- Born: December 31, 1953 (age 72)

Academic background
- Education: Bard College (B.A., 1976), Massachusetts Institute of Technology (Ph.D., 1981)

Academic work
- Discipline: Labor economics
- Institutions: Northeastern University

= William Dickens =

American economist

William Theodore Dickens (born December 31, 1953) is an American economist. He is a University Distinguished Professor of Economics and Social Policy at Northeastern University.

==Career==
Dickens was on the faculty of the University of California, Berkeley from 1980 until 1995. While on leave he served as a senior economist with the President of the United States' Council of Economic Advisers, in 1993-94 where he worked for Laura Tyson. He was a Faculty Research Fellow and then a Research Associate with the National Bureau of Economic Research from 1982 to 1998. He was a senior fellow in Economic Studies at the Brookings Institution from 1995 to 2007, where he was a visiting fellow from 1994 to 1995 and a non resident senior fellow from 2007 to 2016. In 2007, he became Thomas C. Schelling Visiting professor at the University of Maryland, a position he held until joining Northeastern in June 2008. He subsequently served as a Russell Sage Foundation Visiting Scholar for one year. He was chair of the Department of Economics at Northeastern from 2013 to 2018.

-------

- [WORK INSTRUCTIONS]:
1. Transcribe part of the William Dickens biography word for word, starting at the words "- Born: December" and ending after "at Northeastern University.".
2. In the William Dickens biography, turn the paragraph that opens "Dickens was on the faculty" into a bulleted list of his positions and their dates.
The rows are separate material with no connection to the William Dickens biography.

- [LISTED RECORDS]:
-------

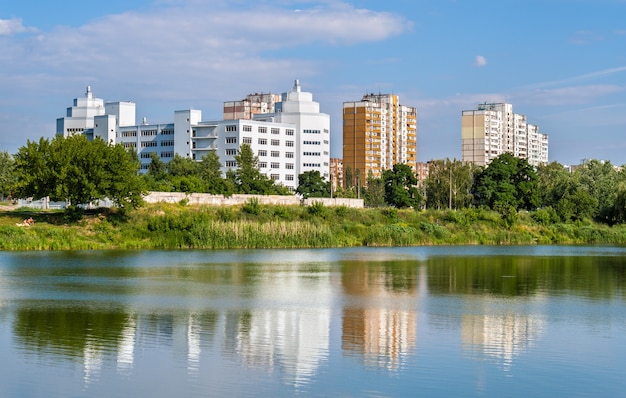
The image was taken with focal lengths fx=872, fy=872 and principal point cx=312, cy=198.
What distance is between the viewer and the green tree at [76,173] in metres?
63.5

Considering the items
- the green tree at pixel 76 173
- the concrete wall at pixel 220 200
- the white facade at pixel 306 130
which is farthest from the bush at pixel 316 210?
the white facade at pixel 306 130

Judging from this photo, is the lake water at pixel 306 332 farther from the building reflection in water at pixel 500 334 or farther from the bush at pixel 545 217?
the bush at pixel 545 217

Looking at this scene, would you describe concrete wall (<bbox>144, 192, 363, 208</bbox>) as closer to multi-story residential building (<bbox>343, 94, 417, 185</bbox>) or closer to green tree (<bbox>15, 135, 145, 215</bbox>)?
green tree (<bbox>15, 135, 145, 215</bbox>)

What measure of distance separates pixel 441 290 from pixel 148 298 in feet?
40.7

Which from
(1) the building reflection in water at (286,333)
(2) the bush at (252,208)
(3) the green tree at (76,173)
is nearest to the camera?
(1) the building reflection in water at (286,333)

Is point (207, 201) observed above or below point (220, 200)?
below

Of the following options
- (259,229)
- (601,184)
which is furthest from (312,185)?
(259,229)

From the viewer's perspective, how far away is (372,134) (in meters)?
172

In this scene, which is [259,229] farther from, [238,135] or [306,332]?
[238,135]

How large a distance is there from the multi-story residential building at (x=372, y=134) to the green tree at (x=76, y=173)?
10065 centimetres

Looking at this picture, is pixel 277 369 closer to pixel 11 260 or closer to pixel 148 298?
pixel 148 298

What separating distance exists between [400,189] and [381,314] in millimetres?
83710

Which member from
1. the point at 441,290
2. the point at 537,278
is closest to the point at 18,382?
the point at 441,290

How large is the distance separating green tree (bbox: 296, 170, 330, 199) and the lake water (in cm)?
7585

-------

- [PER-TASK ANSWERS]:
1.
- Born: December 31, 1953 (age 72)

Academic background
- Education: Bard College (B.A., 1976), Massachusetts Institute of Technology (Ph.D., 1981)

Academic work
- Discipline: Labor economics
- Institutions: Northeastern University

= William Dickens =

American economist

William Theodore Dickens (born December 31, 1953) is an American economist. He is a University Distinguished Professor of Economics and Social Policy at Northeastern University.

2.
- Faculty member, University of California, Berkeley, 1980–1995
- Senior economist, Council of Economic Advisers to the President of the United States, 1993–94 (while on leave), working for Laura Tyson
- Faculty Research Fellow, then Research Associate, National Bureau of Economic Research, 1982–1998
- Brookings Institution: visiting fellow 1994–1995, senior fellow in Economic Studies 1995–2007, non-resident senior fellow 2007–2016
- Thomas C. Schelling Visiting Professor, University of Maryland, 2007 until joining Northeastern in June 2008
- Russell Sage Foundation Visiting Scholar, for one year afterward
- Chair, Department of Economics, Northeastern, 2013–2018